On September 2, 2011, a National Labor Relations Board Administrative Law Judge declared that a Buffalo, New York not-for-profit employer violated the National Labor Relations Act when it discharged a group of employees who engaged in a Facebook discussion in which they criticized their supervisor and complained about poor working conditions.

On September 2, 2011, a National Labor Relations Board Administrative Law Judge declared that a Buffalo, New York not-for-profit employer violated the National Labor Relations Act when it discharged a group of employees who engaged in a Facebook discussion in which they criticized their supervisor and complained about poor working conditions. The employer discharged five employees on the grounds that their behavior was harassing, and, among other things, caused the supervisor to have a heart attack, creating liability for the employer. The ALJ found that the Facebook communications were protected concerted activity within the meaning of Section 7 of the NLRA, and ordered the employer to reinstate the five discharged employees, with backpay. In reaching his conclusion, the ALJ stated that the conversations were about terms and conditions of employment, job performance and concerns related to understaffing. While the Facebook postings contained disparaging and harsh remarks about the supervisor and employer, the ALJ found that they were protected nevertheless. The lines between harassing and protected concerted activity continue to become more gray and unsettling.

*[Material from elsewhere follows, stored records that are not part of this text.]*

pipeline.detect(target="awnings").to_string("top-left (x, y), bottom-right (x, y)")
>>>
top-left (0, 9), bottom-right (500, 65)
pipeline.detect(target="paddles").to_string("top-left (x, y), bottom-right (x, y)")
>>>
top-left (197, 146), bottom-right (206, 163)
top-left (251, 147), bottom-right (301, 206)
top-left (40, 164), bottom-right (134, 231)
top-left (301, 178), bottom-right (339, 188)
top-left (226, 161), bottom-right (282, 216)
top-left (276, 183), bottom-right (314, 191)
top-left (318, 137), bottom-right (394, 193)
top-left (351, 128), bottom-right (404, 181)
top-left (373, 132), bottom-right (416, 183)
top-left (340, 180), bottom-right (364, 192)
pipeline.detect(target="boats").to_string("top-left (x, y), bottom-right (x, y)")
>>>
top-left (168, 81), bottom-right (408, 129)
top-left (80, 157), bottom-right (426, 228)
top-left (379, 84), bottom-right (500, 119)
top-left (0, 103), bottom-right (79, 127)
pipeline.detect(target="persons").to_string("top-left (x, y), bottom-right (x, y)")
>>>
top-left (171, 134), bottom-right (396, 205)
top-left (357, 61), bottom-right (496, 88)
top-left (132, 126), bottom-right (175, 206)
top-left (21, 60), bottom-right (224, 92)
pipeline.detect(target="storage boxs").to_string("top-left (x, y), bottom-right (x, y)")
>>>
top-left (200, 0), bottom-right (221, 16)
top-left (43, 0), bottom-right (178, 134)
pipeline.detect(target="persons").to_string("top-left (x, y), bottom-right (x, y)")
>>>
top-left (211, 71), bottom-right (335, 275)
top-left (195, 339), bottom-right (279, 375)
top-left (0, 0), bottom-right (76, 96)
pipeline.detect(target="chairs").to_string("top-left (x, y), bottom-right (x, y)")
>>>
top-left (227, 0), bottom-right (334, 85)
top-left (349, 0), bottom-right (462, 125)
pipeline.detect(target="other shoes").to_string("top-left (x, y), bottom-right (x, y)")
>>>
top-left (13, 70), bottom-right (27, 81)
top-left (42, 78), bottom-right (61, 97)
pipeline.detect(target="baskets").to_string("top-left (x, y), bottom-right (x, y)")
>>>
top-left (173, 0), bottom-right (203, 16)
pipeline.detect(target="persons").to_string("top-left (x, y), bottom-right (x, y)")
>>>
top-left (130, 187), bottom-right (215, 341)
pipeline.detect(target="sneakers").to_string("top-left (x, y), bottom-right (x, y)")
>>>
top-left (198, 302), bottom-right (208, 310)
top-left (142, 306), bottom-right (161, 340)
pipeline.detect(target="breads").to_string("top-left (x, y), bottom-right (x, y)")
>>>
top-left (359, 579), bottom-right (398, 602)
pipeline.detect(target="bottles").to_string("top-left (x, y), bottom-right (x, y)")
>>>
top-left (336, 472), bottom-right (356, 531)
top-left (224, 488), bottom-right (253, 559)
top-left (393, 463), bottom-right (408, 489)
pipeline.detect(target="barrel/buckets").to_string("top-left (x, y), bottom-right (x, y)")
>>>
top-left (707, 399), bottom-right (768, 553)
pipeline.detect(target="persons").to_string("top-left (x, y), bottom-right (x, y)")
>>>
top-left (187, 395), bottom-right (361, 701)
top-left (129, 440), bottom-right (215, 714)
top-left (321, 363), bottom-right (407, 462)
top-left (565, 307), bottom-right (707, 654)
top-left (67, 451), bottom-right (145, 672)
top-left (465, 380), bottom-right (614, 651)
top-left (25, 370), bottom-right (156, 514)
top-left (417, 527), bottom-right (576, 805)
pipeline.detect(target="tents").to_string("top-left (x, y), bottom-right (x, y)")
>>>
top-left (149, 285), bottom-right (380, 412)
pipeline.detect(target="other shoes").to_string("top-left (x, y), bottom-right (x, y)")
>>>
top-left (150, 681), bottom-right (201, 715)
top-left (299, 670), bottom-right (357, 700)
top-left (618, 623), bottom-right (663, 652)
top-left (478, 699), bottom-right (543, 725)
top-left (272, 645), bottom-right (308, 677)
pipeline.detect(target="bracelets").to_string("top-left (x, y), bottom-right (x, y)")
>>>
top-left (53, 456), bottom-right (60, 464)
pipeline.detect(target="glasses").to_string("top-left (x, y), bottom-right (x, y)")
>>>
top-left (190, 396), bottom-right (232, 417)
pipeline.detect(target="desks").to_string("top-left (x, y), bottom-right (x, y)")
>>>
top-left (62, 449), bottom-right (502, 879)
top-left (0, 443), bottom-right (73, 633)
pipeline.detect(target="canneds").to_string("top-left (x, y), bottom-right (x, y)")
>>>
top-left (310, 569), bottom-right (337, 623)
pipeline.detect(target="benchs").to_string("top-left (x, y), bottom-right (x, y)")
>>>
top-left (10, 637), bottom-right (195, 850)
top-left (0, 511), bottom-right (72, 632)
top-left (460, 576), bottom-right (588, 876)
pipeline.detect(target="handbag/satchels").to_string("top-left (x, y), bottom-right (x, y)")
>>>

Action Items for Employers: As a result of the decision, employers should proceed with caution. In monitoring, managing and disciplining employees for their use of social media, employers should consult with counsel and consider whether certain uses of social media are protected by the NLRA. Additionally, employers should have their social media policies reviewed and revised to reduce the likelihood that activity protected by the NLRA is not among their policies' prohibited uses of social media.